# Twitter #droidprobz



## WhataSpaz (Feb 20, 2012)

Started a Twitter specifically for my Android problems, first world android problems.​






Anyone have any ideas for tweets?​I'll retweet if I like them ​
First tweet: Booting into recovery mode before you put your new kernel on your sd card... #droidprobz​


----------



## BHuber09 (Jul 14, 2011)

Changed softkeys. SystemUI force closed. Had to reboot.. #droidprobz

Sent from my Galaxy Nexus using Tapatalk 2


----------



## WhataSpaz (Feb 20, 2012)

BHuber09 said:


> Changed softkeys. SystemUI force closed. Had to reboot.. #droidprobz
> 
> Sent from my Galaxy Nexus using Tapatalk 2


Hahah very nice, tweeting now

Edit: Twitter down...


----------



## PacerguyDon (Aug 17, 2011)

Flashing a rom specif mod over the wrong rom, without having a backup of the said wrong rom. Opps.


----------



## WhataSpaz (Feb 20, 2012)

2 followers so far...watch out J-Beebs


----------



## TwinShadow (Oct 17, 2011)

Installing a new ROM, flash goes bad, and forget to nandroid... #droidprobz

That day really sucked. Had to re-customize my phone from scratch. Never did that again..


----------



## ERIFNOMI (Jun 30, 2011)

Bootloops.
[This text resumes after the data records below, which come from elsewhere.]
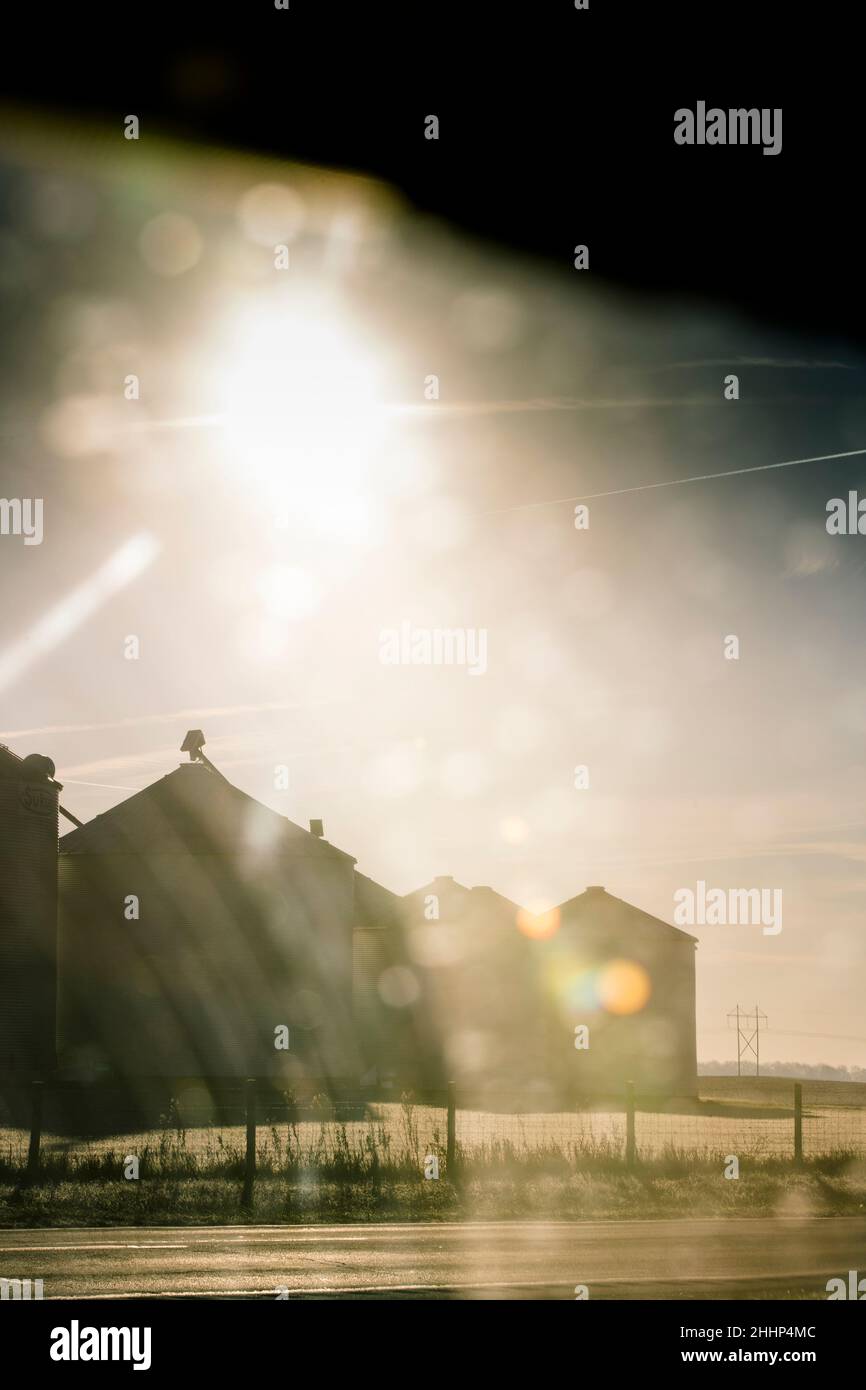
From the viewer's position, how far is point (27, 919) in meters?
35.7

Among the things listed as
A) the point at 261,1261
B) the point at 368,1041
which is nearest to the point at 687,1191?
the point at 261,1261

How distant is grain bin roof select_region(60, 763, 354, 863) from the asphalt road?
84.9 feet

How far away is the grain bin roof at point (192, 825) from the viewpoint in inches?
1522

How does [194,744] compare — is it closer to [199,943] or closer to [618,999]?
[199,943]

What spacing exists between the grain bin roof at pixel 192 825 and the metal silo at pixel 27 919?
2.44m

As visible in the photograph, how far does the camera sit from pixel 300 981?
38719mm

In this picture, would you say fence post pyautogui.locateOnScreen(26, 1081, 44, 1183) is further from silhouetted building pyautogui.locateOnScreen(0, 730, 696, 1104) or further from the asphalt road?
silhouetted building pyautogui.locateOnScreen(0, 730, 696, 1104)

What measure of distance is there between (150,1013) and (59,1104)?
6983 millimetres

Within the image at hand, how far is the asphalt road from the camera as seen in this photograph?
370 inches

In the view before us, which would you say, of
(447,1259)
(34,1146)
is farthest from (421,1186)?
(447,1259)

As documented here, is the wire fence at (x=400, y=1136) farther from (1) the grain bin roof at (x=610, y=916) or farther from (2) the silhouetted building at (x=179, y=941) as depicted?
(1) the grain bin roof at (x=610, y=916)

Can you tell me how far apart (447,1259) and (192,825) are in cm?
2884

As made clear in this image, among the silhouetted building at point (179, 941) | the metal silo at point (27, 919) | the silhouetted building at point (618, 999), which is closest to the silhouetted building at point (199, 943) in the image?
the silhouetted building at point (179, 941)
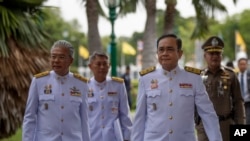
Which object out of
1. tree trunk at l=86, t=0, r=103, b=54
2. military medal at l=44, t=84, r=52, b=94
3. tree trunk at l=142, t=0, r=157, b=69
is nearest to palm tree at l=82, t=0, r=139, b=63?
tree trunk at l=86, t=0, r=103, b=54

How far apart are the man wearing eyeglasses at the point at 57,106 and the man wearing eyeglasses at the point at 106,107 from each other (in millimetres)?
1169

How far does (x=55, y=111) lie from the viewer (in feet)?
18.8

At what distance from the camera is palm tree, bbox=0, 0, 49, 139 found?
486 inches

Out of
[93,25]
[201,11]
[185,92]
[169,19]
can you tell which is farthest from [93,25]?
[185,92]

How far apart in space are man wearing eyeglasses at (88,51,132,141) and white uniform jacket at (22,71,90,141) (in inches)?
47.0

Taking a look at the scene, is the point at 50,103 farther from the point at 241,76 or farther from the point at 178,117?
the point at 241,76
I've tweeted about bootloops a couple of times. Usually along with some cereal reference.


----------



## WhataSpaz (Feb 20, 2012)

Looking on twitter at...

#droidprobz
#droidproblems
#androidproblems

Tweets include...

"Wish I had an iPhone so I can see emojis"
"Snap chat"
"Battery never lasts"


----------



## sert00 (Jan 5, 2012)

ahah good find whataspaz!subscribed now on this,goog idea!


----------



## BHuber09 (Jul 14, 2011)

Cut my hair. Now my face unlock doesn't recognize me.. #droidprobz

Tapp'd from one of my Nexus Devices


----------